Mailing List Archive

Field compression too slow
Hello all,

I am experiencing some performance problems indexing large(ish) amounts of
text using the IndexField.Store.COMPRESS option when creating a Field in
Lucene.

I have a sample document which has about 4.5MB of text to be stored as
compressed data within the field, and the indexing of this document seems to
take an inordinate amount of time (over 10 minutes!). When debugging I can
see that it's stuck on the deflate() calls of the Deflater used by Lucene.

I noted that Lucene by default uses the
Deflater.BEST_COMPRESSIONcompression level when encountering a
compressed field.

I'm not sure if it would help my particular situation, but is there any way
to provide the option of specifying the compression level? The level used
by Lucene (level 9) is the maximum possible compression level. Ideally I
would like to be able to alter the compression level on the basis of the
field size. This way I can smooth out the compression times across the
various document sizes. I am more interested in consistent time than I am
consistent compression.

Or... could there some other reason my document takes this long to index?
(and hold up all other threads).

Thanks.
Re: Field compression too slow [ In reply to ]
> I'm not sure if it would help my particular situation, but is there any way
> to provide the option of specifying the compression level? The level used
> by Lucene (level 9) is the maximum possible compression level. Ideally I
> would like to be able to alter the compression level on the basis of the
> field size. This way I can smooth out the compression times across the
> various document sizes. I am more interested in consistent time than I am
> consistent compression.

**Data section**
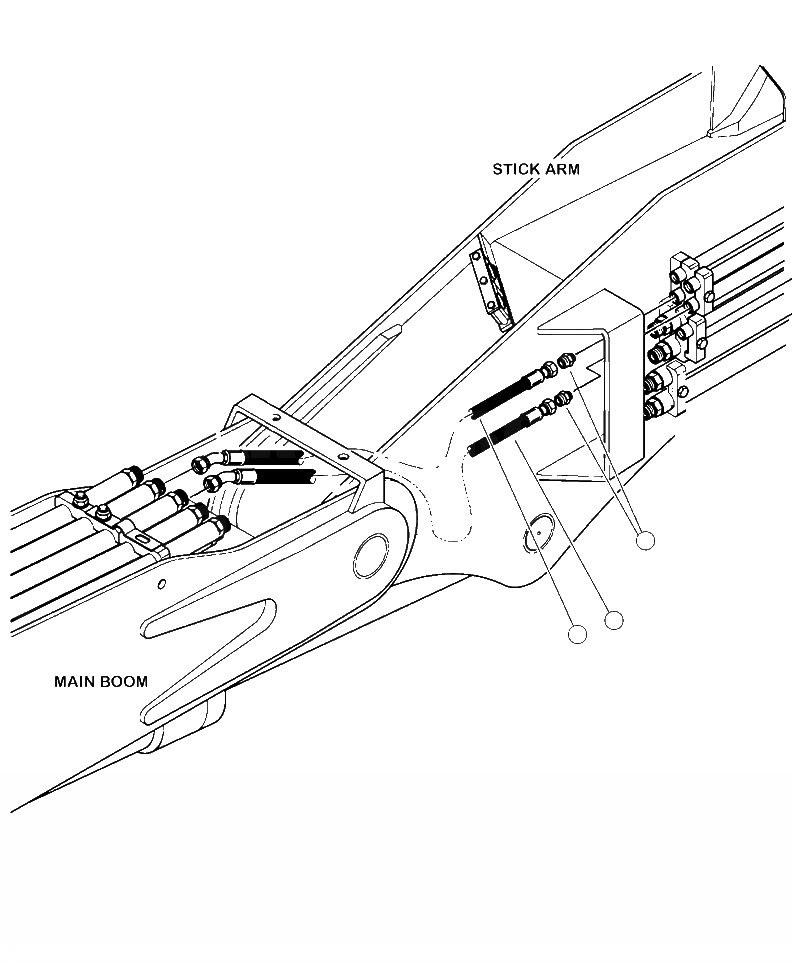 STICK ARM

MAIN BOOM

**Exercises**
1. Reproduce the passage of the forum thread on Lucene field compression above, starting at "I noted that" and ending at "all other threads).".
2. In the forum thread on Lucene field compression, how long does indexing the sample document take?

**Answers to the problems**
1.
I noted that Lucene by default uses the
Deflater.BEST_COMPRESSIONcompression level when encountering a
compressed field.

I'm not sure if it would help my particular situation, but is there any way
to provide the option of specifying the compression level? The level used
by Lucene (level 9) is the maximum possible compression level. Ideally I
would like to be able to alter the compression level on the basis of the
field size. This way I can smooth out the compression times across the
various document sizes. I am more interested in consistent time than I am
consistent compression.

Or... could there some other reason my document takes this long to index?
(and hold up all other threads).

2. Over 10 minutes.